Financiamento em silvicultura de conservação:
– Parcela da floresta não perturbada pela atividade humana – manter ou aumentar através de restauro ativo, para promover floresta antiga e áreas reservadas.
– Parcela da floresta sob regime de proteção – aumentar até determinada parcela de área florestal de alto valor ecológico.
– Alteração na área de floresta primária – não reduzir e implementar medidas que a aumentem no longo prazo.
Os indicadores têm em conta o conhecimento científico atual sobre as práticas que beneficiam a biodiversidade florestal e tem igualmente em consideração as pressões crescentes identificadas nas florestas europeias, a exemplo das pragas e dos incêndios, em grande parte derivadas de alterações de coberto florestal que decorrem das alterações climáticas, dos ataques de organismos nocivos, das práticas silvícolas menos adequadas e da poluição.

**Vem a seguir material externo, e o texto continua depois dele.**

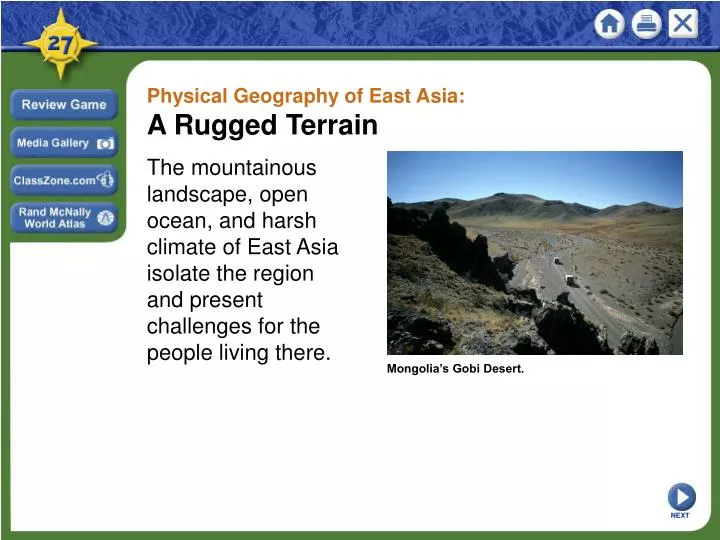 27

Review Game

Media Gallery

ClassZone.com

Rand McNally World Atlas

Physical Geography of East Asia:
A Rugged Terrain

The mountainous landscape, open ocean, and harsh climate of East Asia isolate the region and present challenges for the people living there.

Mongolia's Gobi Desert.

NEXT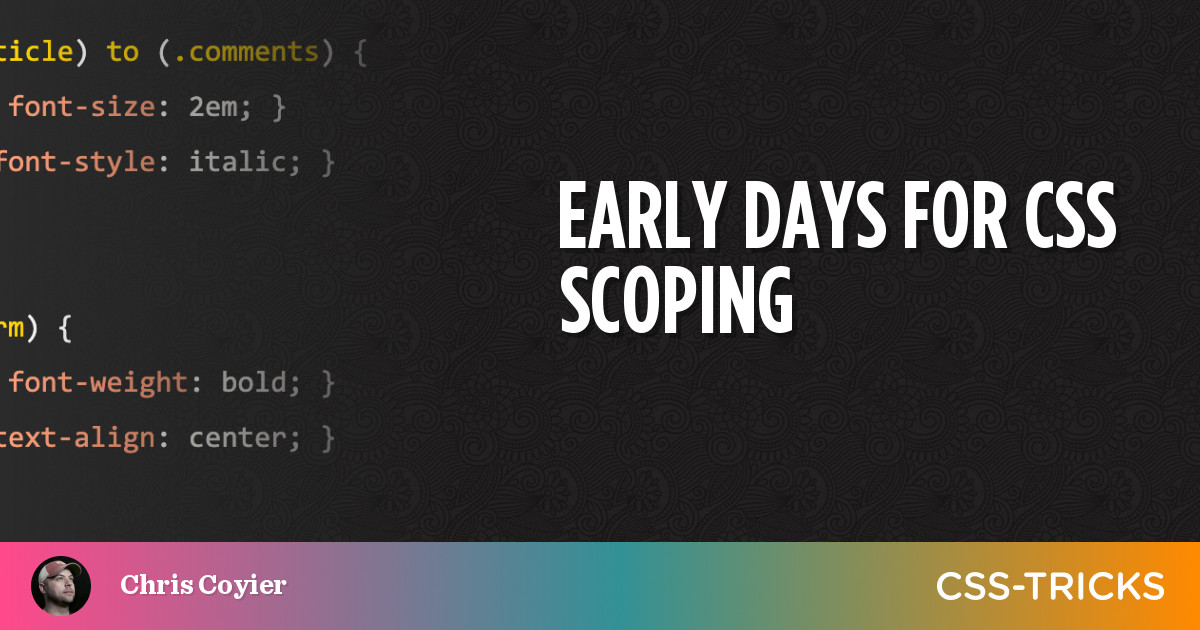 ticle) to (.comments) {
 font-size: 2em; }
font-style: italic; }

rm) {
 font-weight: bold; }
text-align: center; }

EARLY DAYS FOR CSS SCOPING

Chris Coyier

CSS-TRICKS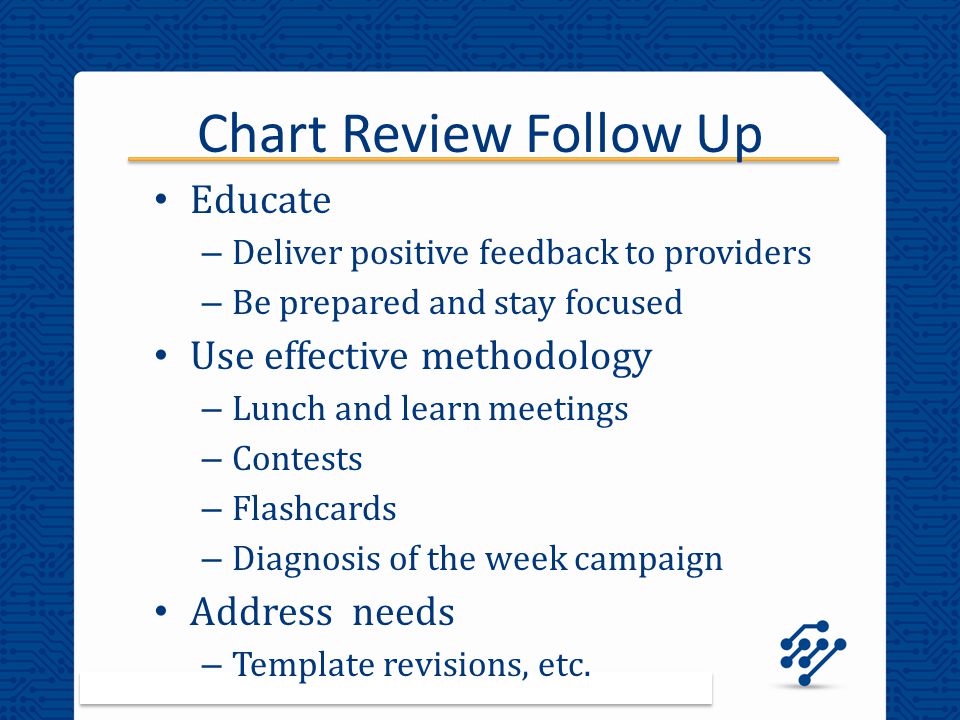 Chart Review Follow Up

• Educate
– Deliver positive feedback to providers
– Be prepared and stay focused

• Use effective methodology
– Lunch and learn meetings
– Contests
– Flashcards
– Diagnosis of the week campaign

• Address needs
– Template revisions, etc.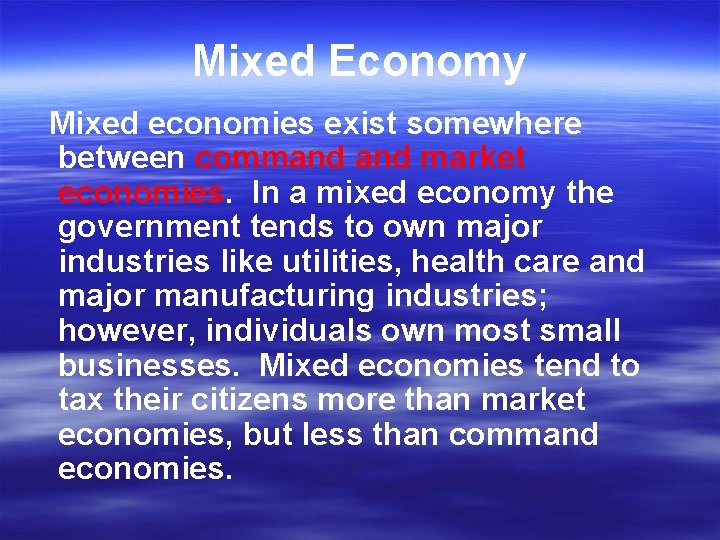 Mixed Economy

Mixed economies exist somewhere between command and market economies. In a mixed economy the government tends to own major industries like utilities, health care and major manufacturing industries; however, individuals own most small businesses. Mixed economies tend to tax their citizens more than market economies, but less than command economies.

Recorde-se que, embora o estado da biodiversidade nas florestas na Europa seja considerado “bom” em comparação com outros ecossistemas, apenas 26% das espécies florestais e 15% dos habitats florestais de interesse europeu registavam um “estado de conservação favorável”, de acordo com a avaliação da Agência Europeia do Ambiente (abril de 2023).